▶ [EXERCISE GOAL]: Render the data from the line containing "How much intervening" through the end of the data as a JSON list of strings, one string per line. Omit blank lines and the pictures.

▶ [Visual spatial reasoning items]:
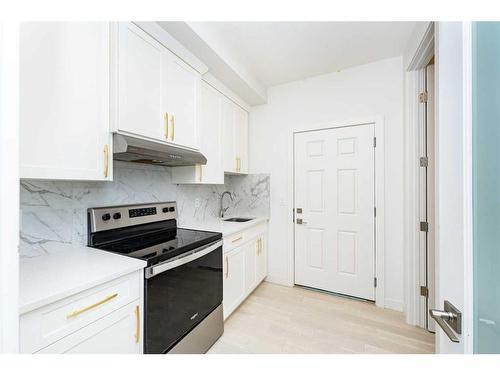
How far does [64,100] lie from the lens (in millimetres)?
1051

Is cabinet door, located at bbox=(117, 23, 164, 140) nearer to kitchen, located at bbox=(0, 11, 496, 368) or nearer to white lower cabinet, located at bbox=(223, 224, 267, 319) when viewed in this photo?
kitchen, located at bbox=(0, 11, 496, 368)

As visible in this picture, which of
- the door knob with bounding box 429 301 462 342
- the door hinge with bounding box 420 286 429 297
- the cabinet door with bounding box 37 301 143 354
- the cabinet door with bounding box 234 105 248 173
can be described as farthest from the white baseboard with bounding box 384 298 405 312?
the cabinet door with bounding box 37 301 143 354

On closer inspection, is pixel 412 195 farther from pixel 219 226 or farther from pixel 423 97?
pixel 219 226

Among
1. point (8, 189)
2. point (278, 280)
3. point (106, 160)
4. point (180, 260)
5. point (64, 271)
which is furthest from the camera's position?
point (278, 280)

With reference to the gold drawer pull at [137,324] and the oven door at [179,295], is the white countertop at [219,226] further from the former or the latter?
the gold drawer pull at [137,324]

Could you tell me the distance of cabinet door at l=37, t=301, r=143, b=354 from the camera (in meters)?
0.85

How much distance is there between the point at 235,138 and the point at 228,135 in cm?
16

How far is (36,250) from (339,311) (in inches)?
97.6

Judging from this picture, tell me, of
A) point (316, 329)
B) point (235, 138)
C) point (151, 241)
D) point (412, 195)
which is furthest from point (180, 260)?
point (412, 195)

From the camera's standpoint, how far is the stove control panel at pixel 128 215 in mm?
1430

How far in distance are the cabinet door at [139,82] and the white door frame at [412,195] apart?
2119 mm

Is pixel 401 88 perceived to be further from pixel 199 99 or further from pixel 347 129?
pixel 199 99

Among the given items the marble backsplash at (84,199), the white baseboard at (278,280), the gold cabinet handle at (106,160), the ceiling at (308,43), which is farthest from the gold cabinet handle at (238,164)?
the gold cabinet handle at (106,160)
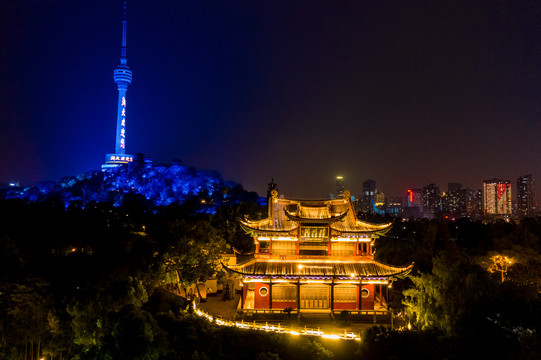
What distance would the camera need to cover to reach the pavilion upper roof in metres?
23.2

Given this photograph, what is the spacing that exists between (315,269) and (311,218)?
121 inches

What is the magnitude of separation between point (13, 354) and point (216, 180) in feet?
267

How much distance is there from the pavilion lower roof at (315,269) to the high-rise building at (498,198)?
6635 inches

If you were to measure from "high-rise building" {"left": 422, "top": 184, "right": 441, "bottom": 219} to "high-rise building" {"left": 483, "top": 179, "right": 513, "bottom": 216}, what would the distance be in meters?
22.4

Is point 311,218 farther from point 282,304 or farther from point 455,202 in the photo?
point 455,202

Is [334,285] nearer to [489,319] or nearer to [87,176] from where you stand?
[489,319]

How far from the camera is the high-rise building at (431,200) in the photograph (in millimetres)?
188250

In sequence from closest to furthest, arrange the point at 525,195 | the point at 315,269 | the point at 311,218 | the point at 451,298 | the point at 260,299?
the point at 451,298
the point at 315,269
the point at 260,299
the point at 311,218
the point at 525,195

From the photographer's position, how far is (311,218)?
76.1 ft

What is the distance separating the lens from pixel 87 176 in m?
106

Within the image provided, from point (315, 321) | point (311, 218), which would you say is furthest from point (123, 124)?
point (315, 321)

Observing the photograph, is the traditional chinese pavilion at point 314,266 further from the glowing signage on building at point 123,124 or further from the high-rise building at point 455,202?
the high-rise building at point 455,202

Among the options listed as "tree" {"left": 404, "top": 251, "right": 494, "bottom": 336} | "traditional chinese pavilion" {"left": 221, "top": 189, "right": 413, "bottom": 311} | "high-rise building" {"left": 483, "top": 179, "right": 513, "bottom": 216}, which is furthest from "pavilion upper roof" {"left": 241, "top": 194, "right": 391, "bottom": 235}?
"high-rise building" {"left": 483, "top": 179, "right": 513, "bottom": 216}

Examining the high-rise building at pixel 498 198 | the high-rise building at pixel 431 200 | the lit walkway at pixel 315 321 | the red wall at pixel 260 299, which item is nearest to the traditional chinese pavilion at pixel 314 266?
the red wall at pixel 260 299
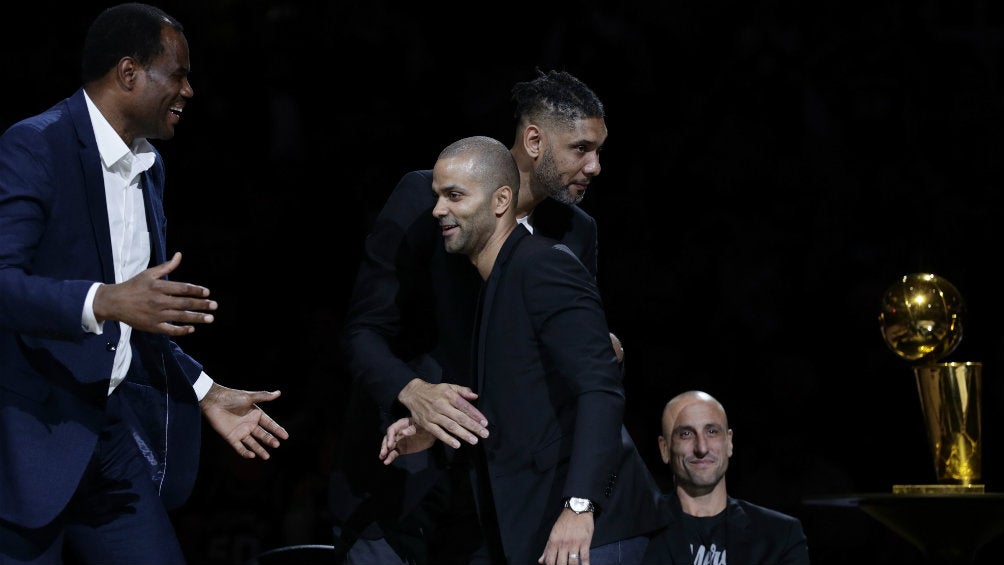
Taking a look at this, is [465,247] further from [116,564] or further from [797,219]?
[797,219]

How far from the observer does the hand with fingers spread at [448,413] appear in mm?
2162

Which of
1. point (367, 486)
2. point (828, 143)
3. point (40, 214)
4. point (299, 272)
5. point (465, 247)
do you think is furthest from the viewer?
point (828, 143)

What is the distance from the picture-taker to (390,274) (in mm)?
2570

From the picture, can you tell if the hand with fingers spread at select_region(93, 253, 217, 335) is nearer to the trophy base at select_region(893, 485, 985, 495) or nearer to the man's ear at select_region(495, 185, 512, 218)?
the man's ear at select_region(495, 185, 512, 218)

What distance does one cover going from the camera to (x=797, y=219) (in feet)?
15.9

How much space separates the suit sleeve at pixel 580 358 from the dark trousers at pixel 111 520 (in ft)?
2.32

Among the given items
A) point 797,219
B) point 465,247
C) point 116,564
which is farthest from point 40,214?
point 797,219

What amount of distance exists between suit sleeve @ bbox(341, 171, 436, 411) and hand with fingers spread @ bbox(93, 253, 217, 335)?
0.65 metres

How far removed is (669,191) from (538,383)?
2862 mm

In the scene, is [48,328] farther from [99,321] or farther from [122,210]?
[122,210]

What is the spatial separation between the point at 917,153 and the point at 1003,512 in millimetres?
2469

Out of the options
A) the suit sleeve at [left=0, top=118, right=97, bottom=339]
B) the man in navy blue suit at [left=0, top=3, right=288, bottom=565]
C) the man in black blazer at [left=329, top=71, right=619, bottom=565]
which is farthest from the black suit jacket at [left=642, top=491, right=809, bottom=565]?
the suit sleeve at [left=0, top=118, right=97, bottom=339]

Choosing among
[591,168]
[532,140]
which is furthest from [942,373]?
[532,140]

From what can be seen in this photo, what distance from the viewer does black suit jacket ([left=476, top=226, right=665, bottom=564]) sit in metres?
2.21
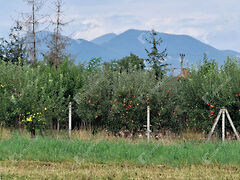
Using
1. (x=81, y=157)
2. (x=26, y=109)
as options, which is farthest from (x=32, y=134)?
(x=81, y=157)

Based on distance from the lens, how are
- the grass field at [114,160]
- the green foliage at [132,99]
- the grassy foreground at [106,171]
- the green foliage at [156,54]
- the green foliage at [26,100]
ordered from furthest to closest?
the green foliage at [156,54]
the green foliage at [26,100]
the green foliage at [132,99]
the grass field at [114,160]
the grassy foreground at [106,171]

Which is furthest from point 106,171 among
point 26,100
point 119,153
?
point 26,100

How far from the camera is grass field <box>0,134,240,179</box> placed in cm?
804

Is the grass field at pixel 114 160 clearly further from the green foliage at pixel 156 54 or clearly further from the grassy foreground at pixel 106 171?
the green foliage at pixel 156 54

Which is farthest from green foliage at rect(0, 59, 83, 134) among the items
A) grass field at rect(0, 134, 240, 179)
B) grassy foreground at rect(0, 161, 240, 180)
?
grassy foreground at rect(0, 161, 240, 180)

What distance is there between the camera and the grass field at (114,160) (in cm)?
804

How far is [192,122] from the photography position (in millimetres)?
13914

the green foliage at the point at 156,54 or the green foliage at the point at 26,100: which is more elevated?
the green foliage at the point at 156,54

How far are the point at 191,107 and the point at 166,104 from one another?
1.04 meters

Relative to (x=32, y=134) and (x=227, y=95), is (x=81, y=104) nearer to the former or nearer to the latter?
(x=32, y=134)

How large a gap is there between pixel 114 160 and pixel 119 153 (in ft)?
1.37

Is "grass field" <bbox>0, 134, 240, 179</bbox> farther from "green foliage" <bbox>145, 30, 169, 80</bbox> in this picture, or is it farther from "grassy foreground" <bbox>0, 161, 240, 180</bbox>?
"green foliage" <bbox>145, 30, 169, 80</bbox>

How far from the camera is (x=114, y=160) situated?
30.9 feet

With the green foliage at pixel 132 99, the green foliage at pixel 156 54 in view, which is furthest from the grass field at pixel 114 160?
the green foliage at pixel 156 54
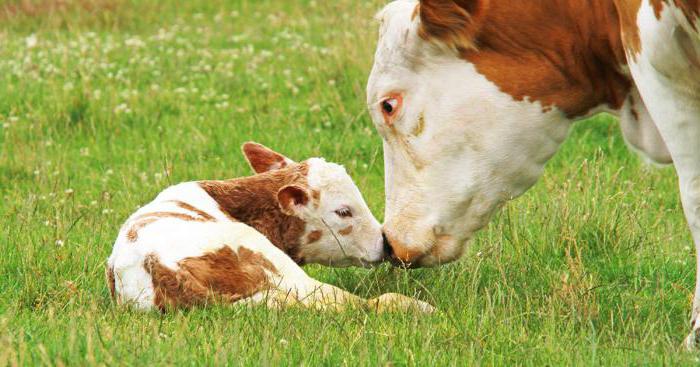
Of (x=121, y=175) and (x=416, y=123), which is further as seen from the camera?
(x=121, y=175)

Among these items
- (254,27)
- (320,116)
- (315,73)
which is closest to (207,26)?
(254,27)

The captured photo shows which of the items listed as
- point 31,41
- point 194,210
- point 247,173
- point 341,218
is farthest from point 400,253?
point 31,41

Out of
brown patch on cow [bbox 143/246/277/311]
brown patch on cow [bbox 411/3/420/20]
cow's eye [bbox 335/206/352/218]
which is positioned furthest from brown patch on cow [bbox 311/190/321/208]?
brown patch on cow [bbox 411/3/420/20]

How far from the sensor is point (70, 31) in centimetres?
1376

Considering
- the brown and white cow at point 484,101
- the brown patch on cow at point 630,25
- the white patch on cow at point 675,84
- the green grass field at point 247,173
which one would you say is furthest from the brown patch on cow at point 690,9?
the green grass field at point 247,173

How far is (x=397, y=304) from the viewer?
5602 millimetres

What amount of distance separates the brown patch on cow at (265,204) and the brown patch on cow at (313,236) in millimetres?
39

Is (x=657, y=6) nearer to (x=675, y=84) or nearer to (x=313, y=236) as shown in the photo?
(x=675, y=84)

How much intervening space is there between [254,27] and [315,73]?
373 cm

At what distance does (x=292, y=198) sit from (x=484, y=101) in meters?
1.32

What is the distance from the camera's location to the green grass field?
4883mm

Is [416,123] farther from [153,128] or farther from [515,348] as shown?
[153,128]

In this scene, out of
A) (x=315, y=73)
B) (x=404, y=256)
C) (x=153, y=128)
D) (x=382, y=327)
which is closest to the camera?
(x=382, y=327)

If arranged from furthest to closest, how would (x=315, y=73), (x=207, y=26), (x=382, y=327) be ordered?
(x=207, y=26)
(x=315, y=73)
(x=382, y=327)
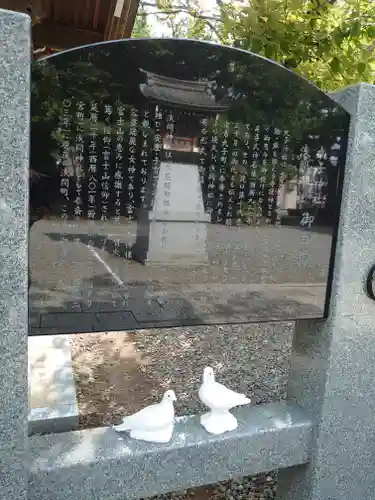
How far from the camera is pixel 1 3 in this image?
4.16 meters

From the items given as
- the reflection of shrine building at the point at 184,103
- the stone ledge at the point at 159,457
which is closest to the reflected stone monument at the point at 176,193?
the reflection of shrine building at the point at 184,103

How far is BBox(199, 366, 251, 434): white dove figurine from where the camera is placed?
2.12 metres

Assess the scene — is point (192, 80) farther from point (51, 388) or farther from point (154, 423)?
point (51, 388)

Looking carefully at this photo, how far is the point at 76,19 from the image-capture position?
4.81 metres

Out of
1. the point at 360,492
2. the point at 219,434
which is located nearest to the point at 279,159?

▶ [THE SOLUTION]:
[
  "How much intervening space is there between [254,27] and [315,73]?",
  "373 cm",
  "At what distance does (x=292, y=198) sit from (x=484, y=101) in meters?",
  "1.32",
  "What is the distance from the camera's location to the green grass field?",
  "4883mm",
  "Is [416,123] farther from [153,128] or farther from [515,348] as shown?",
  "[153,128]",
  "In this scene, out of",
  "A) (x=315, y=73)",
  "B) (x=404, y=256)",
  "C) (x=153, y=128)",
  "D) (x=382, y=327)",
  "which is closest to the camera?",
  "(x=382, y=327)",
  "If arranged from furthest to closest, how would (x=315, y=73), (x=207, y=26), (x=382, y=327) be ordered?",
  "(x=207, y=26)",
  "(x=315, y=73)",
  "(x=382, y=327)",
  "How far from the camera is pixel 1 3 in this image?",
  "4.16 meters",
  "From the items given as",
  "- the reflection of shrine building at the point at 184,103",
  "- the stone ledge at the point at 159,457",
  "which is closest to the reflected stone monument at the point at 176,193?",
  "the reflection of shrine building at the point at 184,103",
  "How far is BBox(199, 366, 251, 434): white dove figurine from where the camera is placed?",
  "2.12 metres",
  "Assess the scene — is point (192, 80) farther from point (51, 388) or farther from point (154, 423)?",
  "point (51, 388)",
  "Looking carefully at this photo, how far is the point at 76,19 from the image-capture position?",
  "4.81 metres",
  "Out of",
  "1. the point at 360,492",
  "2. the point at 219,434",
  "which is located nearest to the point at 279,159?"
]